3- Do you have a cite to demonstrate that fully automatic weapons have not been used in crimes other than on a handful of occasions? I suppose I believe you if you say it (I do), but, seeing a cite would make it a bit easier for me.
4- Are you in agreement with tight gun control laws in general?
This thread is about how the NRA is an evil organization because it fights infringements of gun rights tooth and nail and won’t come to some reasonable compromise middle position with gun control advocates.
My point was to show that the gun control lobby - and this does not include everyone who believes in any sort of gun control, obviously - but the actions of the movement as a whole, is not to discuss improvements to public safety in good faith. It is to ban guns. It will support gun bans for completely arbitrary reasons, even if they serve no real public safety interest, because their goal is restrict gun ownership in any way they can, and they will pass any restriction that they feel they can get support for regardless of the merits.
To demonstrate this, I used the example that someone else brought up as a gun control success - legally owned fully automatic weapons.
Imagine, for a moment, that you proposed a licensing and registration scheme on a certain type of gun. And then in the next 50 years after you passed this system, none of those guns were ever used in a crime despite millions or tens of millions of man-years of ownership. You would declare that a wild success, right? You’d say “look here, we reached a reasonable middle position on gun control, and it allowed people to own these weapons and yet none of them were ever used in a crime! It’s an amazing success! This is the perfect example of successful gun control”, right?
Would you then ban those guns anyway? Even if your policy resulted in a perfect record, and had gone on for decades with countless people owning and using those guns, would you think “yeah, definitely we need to ban those things”?

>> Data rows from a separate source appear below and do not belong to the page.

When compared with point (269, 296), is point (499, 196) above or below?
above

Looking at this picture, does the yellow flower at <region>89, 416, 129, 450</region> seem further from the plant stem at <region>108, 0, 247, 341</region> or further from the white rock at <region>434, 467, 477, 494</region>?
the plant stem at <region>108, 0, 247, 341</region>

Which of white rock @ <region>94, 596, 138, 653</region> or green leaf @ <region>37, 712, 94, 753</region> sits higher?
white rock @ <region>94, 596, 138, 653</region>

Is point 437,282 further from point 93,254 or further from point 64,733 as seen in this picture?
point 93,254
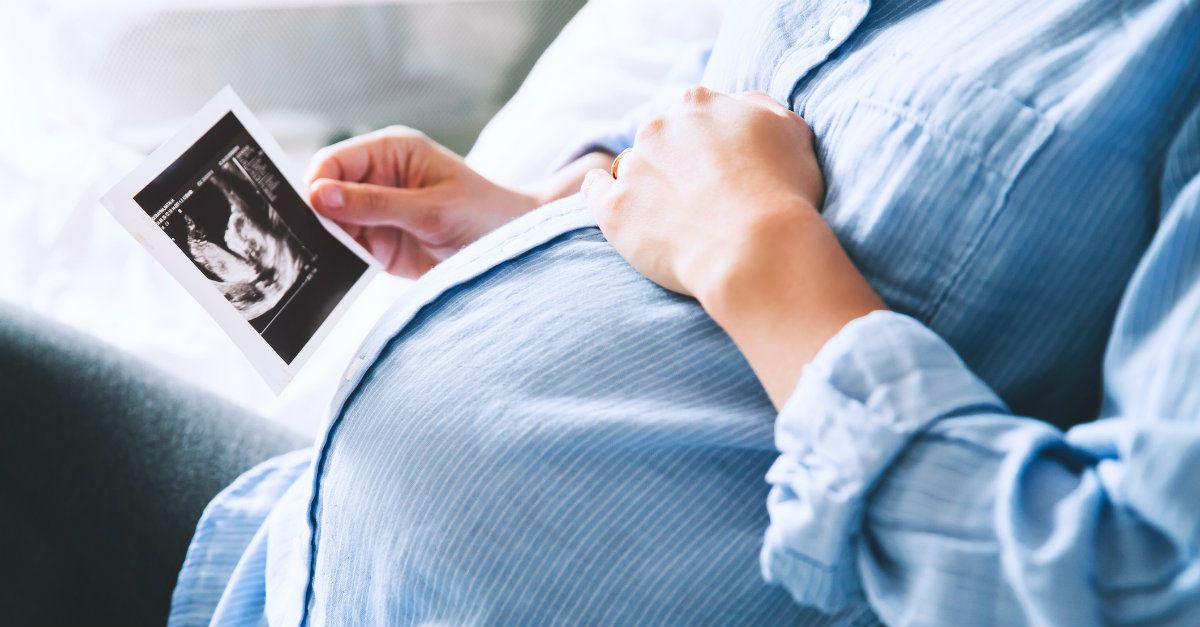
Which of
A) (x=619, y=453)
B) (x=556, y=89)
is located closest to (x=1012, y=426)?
(x=619, y=453)

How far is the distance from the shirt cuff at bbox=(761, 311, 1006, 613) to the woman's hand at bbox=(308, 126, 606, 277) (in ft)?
1.56

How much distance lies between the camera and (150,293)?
1.03 meters

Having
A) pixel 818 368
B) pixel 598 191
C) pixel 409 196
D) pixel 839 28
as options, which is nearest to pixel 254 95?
pixel 409 196

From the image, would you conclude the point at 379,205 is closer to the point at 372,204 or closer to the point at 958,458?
the point at 372,204

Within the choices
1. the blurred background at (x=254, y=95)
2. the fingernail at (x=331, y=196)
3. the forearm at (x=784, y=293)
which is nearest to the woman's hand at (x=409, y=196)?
the fingernail at (x=331, y=196)

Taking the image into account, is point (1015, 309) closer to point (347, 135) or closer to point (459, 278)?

Because that’s what happened. This is a real world example. Because the gun control lobby isn’t about public safety, or effectiveness, or rational analysis of the cost-benefit of particular laws or policies. They saw an opportunity to chip away at gun ownership (“machine guns are scary!” regardless of the actual danger to society or success of the current laws.

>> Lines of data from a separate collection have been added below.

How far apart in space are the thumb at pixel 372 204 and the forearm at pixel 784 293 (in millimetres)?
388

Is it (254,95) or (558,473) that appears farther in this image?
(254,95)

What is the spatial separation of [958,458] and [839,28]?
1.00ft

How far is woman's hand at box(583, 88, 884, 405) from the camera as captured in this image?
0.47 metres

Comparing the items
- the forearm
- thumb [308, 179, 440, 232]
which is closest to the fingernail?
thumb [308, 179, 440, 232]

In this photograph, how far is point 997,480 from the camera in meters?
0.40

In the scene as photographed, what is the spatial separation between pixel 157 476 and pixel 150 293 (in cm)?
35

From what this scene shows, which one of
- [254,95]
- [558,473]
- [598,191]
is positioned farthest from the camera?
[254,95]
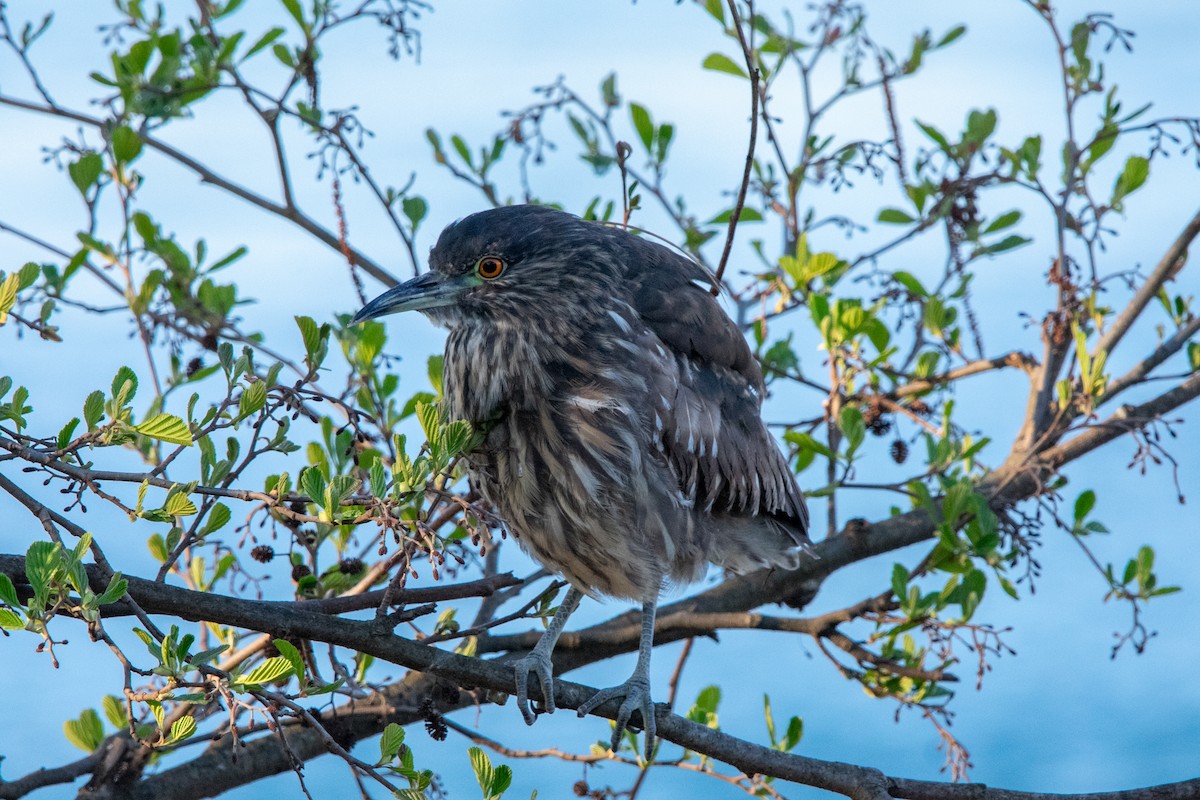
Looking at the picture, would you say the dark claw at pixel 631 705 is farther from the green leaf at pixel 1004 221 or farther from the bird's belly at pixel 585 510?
the green leaf at pixel 1004 221

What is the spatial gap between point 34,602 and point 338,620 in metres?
0.67

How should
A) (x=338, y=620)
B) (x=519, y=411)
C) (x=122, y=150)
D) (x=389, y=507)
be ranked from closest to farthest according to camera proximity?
(x=389, y=507) → (x=338, y=620) → (x=519, y=411) → (x=122, y=150)

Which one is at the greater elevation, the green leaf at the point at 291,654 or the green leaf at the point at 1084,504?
the green leaf at the point at 1084,504

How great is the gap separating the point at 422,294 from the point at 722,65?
5.04 ft

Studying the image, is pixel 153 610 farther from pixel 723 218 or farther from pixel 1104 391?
pixel 1104 391

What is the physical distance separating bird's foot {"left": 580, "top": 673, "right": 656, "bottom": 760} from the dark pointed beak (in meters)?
1.21

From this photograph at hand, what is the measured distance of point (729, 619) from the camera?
4.00 metres

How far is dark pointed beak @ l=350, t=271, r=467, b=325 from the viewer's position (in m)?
3.32

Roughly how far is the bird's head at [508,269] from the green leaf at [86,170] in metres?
1.06

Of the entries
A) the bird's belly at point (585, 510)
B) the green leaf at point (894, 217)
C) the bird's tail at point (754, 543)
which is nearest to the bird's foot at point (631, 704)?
the bird's belly at point (585, 510)

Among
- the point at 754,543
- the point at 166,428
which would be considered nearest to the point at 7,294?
the point at 166,428

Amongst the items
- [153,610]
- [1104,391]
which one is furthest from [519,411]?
[1104,391]

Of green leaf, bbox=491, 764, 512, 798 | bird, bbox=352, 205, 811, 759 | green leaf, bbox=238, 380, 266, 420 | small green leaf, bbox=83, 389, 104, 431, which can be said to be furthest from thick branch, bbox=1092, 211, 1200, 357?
small green leaf, bbox=83, 389, 104, 431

That is my point. The case of legally owned fully automatic weapons in the US proves that even in the best possible case scenario, the wildest success story of gun control, the guns were still banned anyway. Because that is always the goal and the end point.
This is one reason why the NRA seems extremist. It’s constantly asked to compromise with people who are dedicated to destroying what it is tasked with defending. It has to defend against people it knows are not interested in good-faith improvement of public safety and rational public policy, but a lobby that is dedicated to exploiting any sort of hysteria or ignorance to pass laws that have fuck-all to do with public safety, whose goal is only to eliminate the very right the NRA was formed to protect using death by a thousand cuts as a method.